My system analysed hundreds of problems before selecting the one it thought was most tractable. After that, the system worked autonomously for days, proving, reviewing, and iterating, until it was confident that it had a solution to the problem. I used an orchestration of AI models: GPT-5-pro, GPT-5 thinking high, and GPT-5-codex. Each had a distinct role in the recursive process to explore the textual search space of possible mathematical statements.

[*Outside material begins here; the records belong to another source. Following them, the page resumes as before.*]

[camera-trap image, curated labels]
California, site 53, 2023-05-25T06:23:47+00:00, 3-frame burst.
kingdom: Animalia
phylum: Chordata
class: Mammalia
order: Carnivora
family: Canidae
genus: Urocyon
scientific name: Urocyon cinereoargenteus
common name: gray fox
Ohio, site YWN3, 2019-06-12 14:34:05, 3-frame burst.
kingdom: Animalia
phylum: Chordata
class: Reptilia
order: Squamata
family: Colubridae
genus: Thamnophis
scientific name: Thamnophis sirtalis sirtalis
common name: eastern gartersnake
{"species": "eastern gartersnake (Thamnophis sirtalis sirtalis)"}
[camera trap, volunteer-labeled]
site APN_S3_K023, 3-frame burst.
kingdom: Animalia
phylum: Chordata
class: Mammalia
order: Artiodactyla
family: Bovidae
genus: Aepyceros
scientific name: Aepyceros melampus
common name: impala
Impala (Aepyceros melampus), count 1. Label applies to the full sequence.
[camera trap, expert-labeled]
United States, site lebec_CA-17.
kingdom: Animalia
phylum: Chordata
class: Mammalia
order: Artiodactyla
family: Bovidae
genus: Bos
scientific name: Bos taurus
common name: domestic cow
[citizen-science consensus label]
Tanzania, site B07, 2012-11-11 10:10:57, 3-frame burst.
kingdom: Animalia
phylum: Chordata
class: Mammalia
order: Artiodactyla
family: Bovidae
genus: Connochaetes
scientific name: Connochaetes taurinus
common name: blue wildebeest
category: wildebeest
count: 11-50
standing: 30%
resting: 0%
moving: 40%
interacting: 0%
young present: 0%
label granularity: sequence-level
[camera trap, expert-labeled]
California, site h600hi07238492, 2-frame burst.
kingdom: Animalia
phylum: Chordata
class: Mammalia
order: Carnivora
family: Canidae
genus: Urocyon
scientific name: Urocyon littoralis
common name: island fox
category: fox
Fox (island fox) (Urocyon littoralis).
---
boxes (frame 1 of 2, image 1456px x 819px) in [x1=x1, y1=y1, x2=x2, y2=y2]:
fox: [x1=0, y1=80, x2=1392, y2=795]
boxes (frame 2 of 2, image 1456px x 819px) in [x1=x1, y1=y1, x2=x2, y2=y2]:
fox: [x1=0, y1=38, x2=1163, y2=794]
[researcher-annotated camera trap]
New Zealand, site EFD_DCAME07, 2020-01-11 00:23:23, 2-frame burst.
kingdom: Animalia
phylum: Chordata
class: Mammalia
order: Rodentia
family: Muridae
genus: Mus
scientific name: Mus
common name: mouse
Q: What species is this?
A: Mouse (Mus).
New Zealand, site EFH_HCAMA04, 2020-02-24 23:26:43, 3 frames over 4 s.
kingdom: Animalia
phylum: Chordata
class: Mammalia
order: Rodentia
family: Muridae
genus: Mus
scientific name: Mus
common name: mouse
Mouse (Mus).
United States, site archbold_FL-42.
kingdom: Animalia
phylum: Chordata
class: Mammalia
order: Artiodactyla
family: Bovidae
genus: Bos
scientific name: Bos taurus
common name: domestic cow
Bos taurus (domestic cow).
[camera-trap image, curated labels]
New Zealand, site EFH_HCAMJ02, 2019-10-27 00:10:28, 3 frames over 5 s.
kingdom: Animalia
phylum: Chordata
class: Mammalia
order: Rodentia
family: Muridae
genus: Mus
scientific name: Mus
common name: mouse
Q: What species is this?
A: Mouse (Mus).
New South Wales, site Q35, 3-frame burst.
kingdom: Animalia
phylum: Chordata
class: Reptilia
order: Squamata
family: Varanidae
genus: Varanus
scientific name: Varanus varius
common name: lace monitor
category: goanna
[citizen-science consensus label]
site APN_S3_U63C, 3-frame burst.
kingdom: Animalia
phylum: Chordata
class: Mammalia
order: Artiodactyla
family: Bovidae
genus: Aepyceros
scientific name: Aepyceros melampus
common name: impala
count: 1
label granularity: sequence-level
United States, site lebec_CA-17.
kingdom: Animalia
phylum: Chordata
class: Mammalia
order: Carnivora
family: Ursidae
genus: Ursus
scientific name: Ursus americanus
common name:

In the end, the system produced an approach which the system believes would resolve Erdős's problem 1. Over the coming weeks, I will work with advisors, mathematicians, and professors to rigorously validate the correctness, with the goal of submitting this piece of work for peer review.
Edge was a great opportunity to get deep, focused work done, but it was also a chance to try new things, meet interesting people, and more deeply understand myself. I did Gnosis Meditation, went on hikes, and had late-night sauna chats. I crossed into Chile illegally on a weekend trip and got chased back by border control. I had countless avocado toasts in Forastera, always surrounded by a colony of caffeinated Edge City goers.
What makes Edge special is its capacity for experimentation. You are free to try unusual things, think in new ways, and find your tribe. Edge is ultimately what you make of it, whether that is volleyball tournaments, neuroscience research, or dinivation.
As this month draws to a close, I have a chance to reflect. On the work I did, the new things I tried, and the people I met. Stimulating conversations, deep work, and exploration. The impressive technologists, thinkers, and innovators I had the privilege of learning from. Although there is much to miss about Edge, the thing I will miss above all is the kindness and friendliness of the people here. As we depart back to our normal lives, I hope that I can carry a piece of Edge with me, and that I have left a piece of me behind for Edge.